## Problem requirements
Can you reproduce each of the records below word for word, keeping every line as it stands?

◆ ◆ ◆ ◆

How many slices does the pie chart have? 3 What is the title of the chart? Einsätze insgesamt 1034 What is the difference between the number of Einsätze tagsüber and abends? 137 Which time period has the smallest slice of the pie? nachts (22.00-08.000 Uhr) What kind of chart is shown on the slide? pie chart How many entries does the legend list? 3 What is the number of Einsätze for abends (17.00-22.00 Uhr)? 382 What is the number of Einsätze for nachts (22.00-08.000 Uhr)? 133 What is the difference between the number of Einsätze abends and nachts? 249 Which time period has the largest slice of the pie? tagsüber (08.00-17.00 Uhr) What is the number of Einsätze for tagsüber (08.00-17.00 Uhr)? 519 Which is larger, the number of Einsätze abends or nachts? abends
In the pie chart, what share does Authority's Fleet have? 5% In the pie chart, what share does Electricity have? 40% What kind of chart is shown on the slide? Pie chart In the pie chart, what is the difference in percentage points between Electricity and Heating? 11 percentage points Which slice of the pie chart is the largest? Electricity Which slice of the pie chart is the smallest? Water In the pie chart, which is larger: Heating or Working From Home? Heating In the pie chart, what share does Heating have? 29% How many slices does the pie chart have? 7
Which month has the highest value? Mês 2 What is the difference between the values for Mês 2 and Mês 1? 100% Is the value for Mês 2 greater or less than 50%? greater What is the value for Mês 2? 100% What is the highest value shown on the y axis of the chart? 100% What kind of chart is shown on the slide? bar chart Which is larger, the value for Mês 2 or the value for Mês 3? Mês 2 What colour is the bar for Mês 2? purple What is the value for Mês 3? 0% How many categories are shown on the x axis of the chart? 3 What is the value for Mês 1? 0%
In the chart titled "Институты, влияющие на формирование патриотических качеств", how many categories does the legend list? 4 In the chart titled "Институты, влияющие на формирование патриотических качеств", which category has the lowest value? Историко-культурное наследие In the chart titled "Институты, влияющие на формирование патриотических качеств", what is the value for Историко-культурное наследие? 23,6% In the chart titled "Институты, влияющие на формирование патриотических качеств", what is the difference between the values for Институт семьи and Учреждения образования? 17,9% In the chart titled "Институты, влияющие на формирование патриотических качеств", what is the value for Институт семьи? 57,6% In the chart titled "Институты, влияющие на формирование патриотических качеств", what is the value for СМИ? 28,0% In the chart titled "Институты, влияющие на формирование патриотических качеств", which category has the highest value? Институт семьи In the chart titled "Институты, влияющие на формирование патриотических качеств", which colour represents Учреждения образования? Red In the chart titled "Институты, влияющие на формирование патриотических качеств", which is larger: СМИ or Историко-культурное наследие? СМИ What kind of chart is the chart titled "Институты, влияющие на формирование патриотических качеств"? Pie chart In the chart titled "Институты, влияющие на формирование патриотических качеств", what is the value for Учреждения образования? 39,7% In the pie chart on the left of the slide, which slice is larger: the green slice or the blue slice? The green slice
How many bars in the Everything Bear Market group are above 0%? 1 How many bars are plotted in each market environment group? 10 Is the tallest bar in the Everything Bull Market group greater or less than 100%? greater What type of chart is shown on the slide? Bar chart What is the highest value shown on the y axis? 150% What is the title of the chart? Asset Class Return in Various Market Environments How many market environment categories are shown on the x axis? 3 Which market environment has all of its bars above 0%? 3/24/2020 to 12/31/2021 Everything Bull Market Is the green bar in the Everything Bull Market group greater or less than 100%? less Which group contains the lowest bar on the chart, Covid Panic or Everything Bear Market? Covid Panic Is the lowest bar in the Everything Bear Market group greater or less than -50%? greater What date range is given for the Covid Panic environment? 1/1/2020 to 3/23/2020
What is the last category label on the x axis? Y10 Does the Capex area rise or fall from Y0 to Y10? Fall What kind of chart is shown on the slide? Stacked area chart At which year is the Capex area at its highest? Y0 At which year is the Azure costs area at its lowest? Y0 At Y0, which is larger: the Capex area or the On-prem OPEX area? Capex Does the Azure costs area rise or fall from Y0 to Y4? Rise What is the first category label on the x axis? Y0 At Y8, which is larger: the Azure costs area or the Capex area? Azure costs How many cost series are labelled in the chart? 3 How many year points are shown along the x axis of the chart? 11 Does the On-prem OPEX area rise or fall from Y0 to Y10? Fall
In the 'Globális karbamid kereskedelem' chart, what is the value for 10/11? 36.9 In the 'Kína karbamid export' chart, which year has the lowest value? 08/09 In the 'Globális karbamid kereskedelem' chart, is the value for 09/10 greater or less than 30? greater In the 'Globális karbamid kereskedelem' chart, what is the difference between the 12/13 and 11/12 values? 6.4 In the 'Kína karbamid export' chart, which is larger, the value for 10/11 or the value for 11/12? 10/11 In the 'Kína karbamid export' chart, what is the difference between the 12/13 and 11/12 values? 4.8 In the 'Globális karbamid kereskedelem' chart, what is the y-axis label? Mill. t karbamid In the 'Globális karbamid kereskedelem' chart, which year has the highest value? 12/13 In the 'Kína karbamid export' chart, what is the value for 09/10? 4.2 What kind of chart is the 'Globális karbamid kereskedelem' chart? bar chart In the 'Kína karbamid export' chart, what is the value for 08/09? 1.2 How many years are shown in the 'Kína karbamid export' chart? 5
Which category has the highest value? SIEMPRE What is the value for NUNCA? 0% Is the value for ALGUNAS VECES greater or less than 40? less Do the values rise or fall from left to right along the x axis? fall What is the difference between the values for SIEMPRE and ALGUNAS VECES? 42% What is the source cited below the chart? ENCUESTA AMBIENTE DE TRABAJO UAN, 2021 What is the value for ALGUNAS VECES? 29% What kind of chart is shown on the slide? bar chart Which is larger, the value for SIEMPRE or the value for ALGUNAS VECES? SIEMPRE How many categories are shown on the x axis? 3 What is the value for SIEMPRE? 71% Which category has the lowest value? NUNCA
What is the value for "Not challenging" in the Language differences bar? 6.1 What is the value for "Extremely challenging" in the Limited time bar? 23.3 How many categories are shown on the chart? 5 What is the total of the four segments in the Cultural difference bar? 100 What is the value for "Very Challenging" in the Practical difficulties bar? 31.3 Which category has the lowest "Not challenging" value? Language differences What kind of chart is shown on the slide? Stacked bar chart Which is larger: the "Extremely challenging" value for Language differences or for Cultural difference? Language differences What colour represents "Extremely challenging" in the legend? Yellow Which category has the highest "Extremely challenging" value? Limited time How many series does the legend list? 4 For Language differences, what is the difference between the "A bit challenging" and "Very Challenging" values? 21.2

◆ ◆ ◆ ◆

## Your response
How many slices does the pie chart have? 3 What is the title of the chart? Einsätze insgesamt 1034 What is the difference between the number of Einsätze tagsüber and abends? 137 Which time period has the smallest slice of the pie? nachts (22.00-08.000 Uhr) What kind of chart is shown on the slide? pie chart How many entries does the legend list? 3 What is the number of Einsätze for abends (17.00-22.00 Uhr)? 382 What is the number of Einsätze for nachts (22.00-08.000 Uhr)? 133 What is the difference between the number of Einsätze abends and nachts? 249 Which time period has the largest slice of the pie? tagsüber (08.00-17.00 Uhr) What is the number of Einsätze for tagsüber (08.00-17.00 Uhr)? 519 Which is larger, the number of Einsätze abends or nachts? abends
In the pie chart, what share does Authority's Fleet have? 5% In the pie chart, what share does Electricity have? 40% What kind of chart is shown on the slide? Pie chart In the pie chart, what is the difference in percentage points between Electricity and Heating? 11 percentage points Which slice of the pie chart is the largest? Electricity Which slice of the pie chart is the smallest? Water In the pie chart, which is larger: Heating or Working From Home? Heating In the pie chart, what share does Heating have? 29% How many slices does the pie chart have? 7
Which month has the highest value? Mês 2 What is the difference between the values for Mês 2 and Mês 1? 100% Is the value for Mês 2 greater or less than 50%? greater What is the value for Mês 2? 100% What is the highest value shown on the y axis of the chart? 100% What kind of chart is shown on the slide? bar chart Which is larger, the value for Mês 2 or the value for Mês 3? Mês 2 What colour is the bar for Mês 2? purple What is the value for Mês 3? 0% How many categories are shown on the x axis of the chart? 3 What is the value for Mês 1? 0%
In the chart titled "Институты, влияющие на формирование патриотических качеств", how many categories does the legend list? 4 In the chart titled "Институты, влияющие на формирование патриотических качеств", which category has the lowest value? Историко-культурное наследие In the chart titled "Институты, влияющие на формирование патриотических качеств", what is the value for Историко-культурное наследие? 23,6% In the chart titled "Институты, влияющие на формирование патриотических качеств", what is the difference between the values for Институт семьи and Учреждения образования? 17,9% In the chart titled "Институты, влияющие на формирование патриотических качеств", what is the value for Институт семьи? 57,6% In the chart titled "Институты, влияющие на формирование патриотических качеств", what is the value for СМИ? 28,0% In the chart titled "Институты, влияющие на формирование патриотических качеств", which category has the highest value? Институт семьи In the chart titled "Институты, влияющие на формирование патриотических качеств", which colour represents Учреждения образования? Red In the chart titled "Институты, влияющие на формирование патриотических качеств", which is larger: СМИ or Историко-культурное наследие? СМИ What kind of chart is the chart titled "Институты, влияющие на формирование патриотических качеств"? Pie chart In the chart titled "Институты, влияющие на формирование патриотических качеств", what is the value for Учреждения образования? 39,7% In the pie chart on the left of the slide, which slice is larger: the green slice or the blue slice? The green slice
How many bars in the Everything Bear Market group are above 0%? 1 How many bars are plotted in each market environment group? 10 Is the tallest bar in the Everything Bull Market group greater or less than 100%? greater What type of chart is shown on the slide? Bar chart What is the highest value shown on the y axis? 150% What is the title of the chart? Asset Class Return in Various Market Environments How many market environment categories are shown on the x axis? 3 Which market environment has all of its bars above 0%? 3/24/2020 to 12/31/2021 Everything Bull Market Is the green bar in the Everything Bull Market group greater or less than 100%? less Which group contains the lowest bar on the chart, Covid Panic or Everything Bear Market? Covid Panic Is the lowest bar in the Everything Bear Market group greater or less than -50%? greater What date range is given for the Covid Panic environment? 1/1/2020 to 3/23/2020
What is the last category label on the x axis? Y10 Does the Capex area rise or fall from Y0 to Y10? Fall What kind of chart is shown on the slide? Stacked area chart At which year is the Capex area at its highest? Y0 At which year is the Azure costs area at its lowest? Y0 At Y0, which is larger: the Capex area or the On-prem OPEX area? Capex Does the Azure costs area rise or fall from Y0 to Y4? Rise What is the first category label on the x axis? Y0 At Y8, which is larger: the Azure costs area or the Capex area? Azure costs How many cost series are labelled in the chart? 3 How many year points are shown along the x axis of the chart? 11 Does the On-prem OPEX area rise or fall from Y0 to Y10? Fall
In the 'Globális karbamid kereskedelem' chart, what is the value for 10/11? 36.9 In the 'Kína karbamid export' chart, which year has the lowest value? 08/09 In the 'Globális karbamid kereskedelem' chart, is the value for 09/10 greater or less than 30? greater In the 'Globális karbamid kereskedelem' chart, what is the difference between the 12/13 and 11/12 values? 6.4 In the 'Kína karbamid export' chart, which is larger, the value for 10/11 or the value for 11/12? 10/11 In the 'Kína karbamid export' chart, what is the difference between the 12/13 and 11/12 values? 4.8 In the 'Globális karbamid kereskedelem' chart, what is the y-axis label? Mill. t karbamid In the 'Globális karbamid kereskedelem' chart, which year has the highest value? 12/13 In the 'Kína karbamid export' chart, what is the value for 09/10? 4.2 What kind of chart is the 'Globális karbamid kereskedelem' chart? bar chart In the 'Kína karbamid export' chart, what is the value for 08/09? 1.2 How many years are shown in the 'Kína karbamid export' chart? 5
Which category has the highest value? SIEMPRE What is the value for NUNCA? 0% Is the value for ALGUNAS VECES greater or less than 40? less Do the values rise or fall from left to right along the x axis? fall What is the difference between the values for SIEMPRE and ALGUNAS VECES? 42% What is the source cited below the chart? ENCUESTA AMBIENTE DE TRABAJO UAN, 2021 What is the value for ALGUNAS VECES? 29% What kind of chart is shown on the slide? bar chart Which is larger, the value for SIEMPRE or the value for ALGUNAS VECES? SIEMPRE How many categories are shown on the x axis? 3 What is the value for SIEMPRE? 71% Which category has the lowest value? NUNCA
What is the value for "Not challenging" in the Language differences bar? 6.1 What is the value for "Extremely challenging" in the Limited time bar? 23.3 How many categories are shown on the chart? 5 What is the total of the four segments in the Cultural difference bar? 100 What is the value for "Very Challenging" in the Practical difficulties bar? 31.3 Which category has the lowest "Not challenging" value? Language differences What kind of chart is shown on the slide? Stacked bar chart Which is larger: the "Extremely challenging" value for Language differences or for Cultural difference? Language differences What colour represents "Extremely challenging" in the legend? Yellow Which category has the highest "Extremely challenging" value? Limited time How many series does the legend list? 4 For Language differences, what is the difference between the "A bit challenging" and "Very Challenging" values? 21.2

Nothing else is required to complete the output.